Simon Pressley, head of research at Brisbane-based buyer’s agents Propertyology, is scathing about the role APRA and the banks have played in cooling the Sydney and Melbourne markets, describing the credit squeeze as “harmful to the national economy”.

“Overzealous” credit conditions had the effect of a 5 to 7 per cent drag on property prices broadly during 2018, Mr Pressley said.

With prices in the major cities expected to continue to fall through 2019, investors hungry for capital growth are turning their attention to regional areas.

“The best opportunities for the foreseeable future are in locations outside of capital cities where housing is more affordable, annual cash flows are stronger, housing supply is tight, and economic conditions are good,” Mr Pressley said.

“As we’ve already seen during the last couple of years, double-digit price growth will occur again in 2019 and beyond in many regional locations.”

The potential for a property price boom is based on a confluence of fundamental market and economic factors. These include:

  • Jobs growth;
  • Early signs of increasing wage;
  • Tight housing supply; and
  • Falling rental vacancy rates.

There are obvious signs of potential booms in myriad locations for anyone “prepared to look past Sydney and Melbourne”, Mr Pressley said.
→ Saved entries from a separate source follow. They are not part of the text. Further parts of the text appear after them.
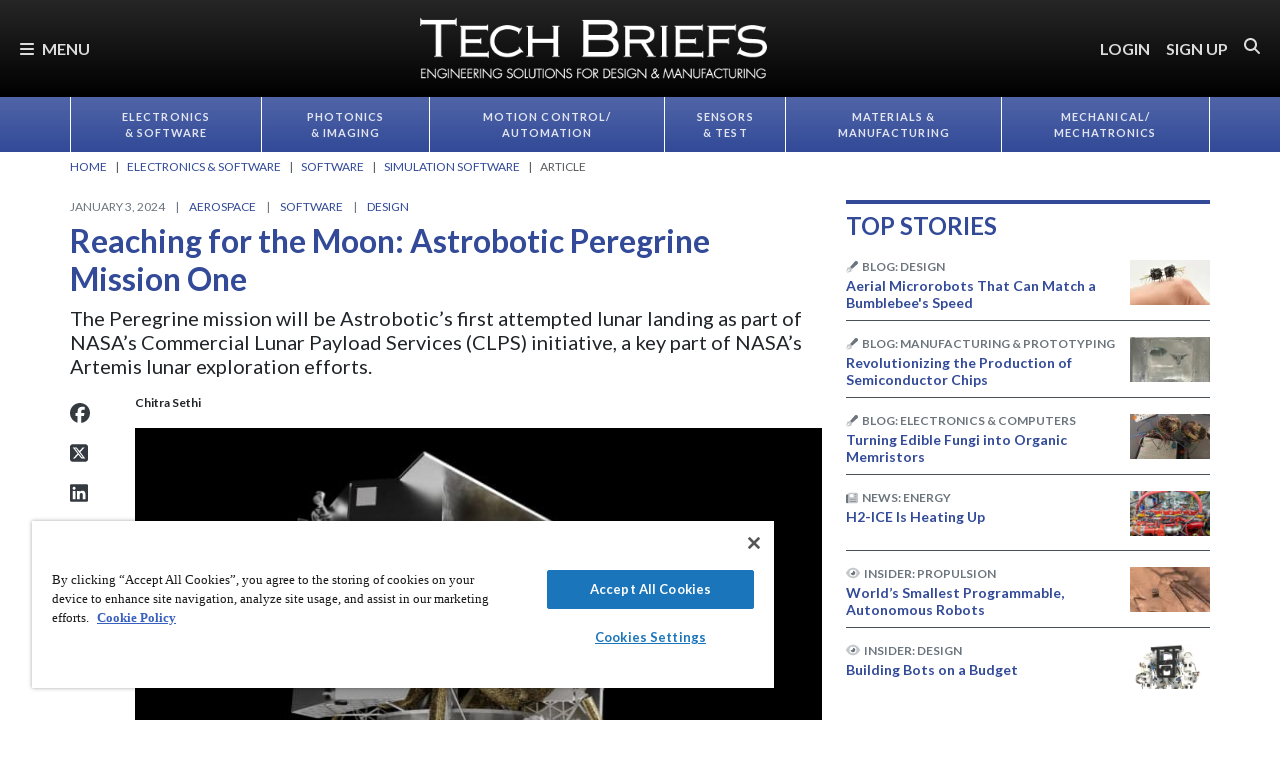

--- FILE ---
content_type: text/html; charset=utf-8
request_url: https://www.google.com/recaptcha/api2/aframe
body_size: 184
content:
<!DOCTYPE HTML><html><head><meta http-equiv="content-type" content="text/html; charset=UTF-8"></head><body><script nonce="NR77X6ZguWr_NjUuh1nM3Q">/** Anti-fraud and anti-abuse applications only. See google.com/recaptcha */ try{var clients={'sodar':'https://pagead2.googlesyndication.com/pagead/sodar?'};window.addEventListener("message",function(a){try{if(a.source===window.parent){var b=JSON.parse(a.data);var c=clients[b['id']];if(c){var d=document.createElement('img');d.src=c+b['params']+'&rc='+(localStorage.getItem("rc::a")?sessionStorage.getItem("rc::b"):"");window.document.body.appendChild(d);sessionStorage.setItem("rc::e",parseInt(sessionStorage.getItem("rc::e")||0)+1);localStorage.setItem("rc::h",'1769722320947');}}}catch(b){}});window.parent.postMessage("_grecaptcha_ready", "*");}catch(b){}</script></body></html>

--- FILE ---
content_type: text/css
request_url: https://tags.srv.stackadapt.com/sa.css
body_size: -11
content:
:root {
    --sa-uid: '0-efdc4241-4cf2-5781-7419-486eab3e7b1d';
}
“On a national level, our economy is looking better than it has for years with unemployment at 5.1 per cent, the federal budget set to be in surplus for the first time in a decade, the economy growing, and our population set to increase by more than 350,000 again this year,” he said.

“Interest rates aren’t expected to rise until 2020 at the earliest, plus the international student, tourism and mining sectors are all strengthening and creating even more jobs.

“There is a long list of big-picture, positive stuff, which collectively paints a very bright future.”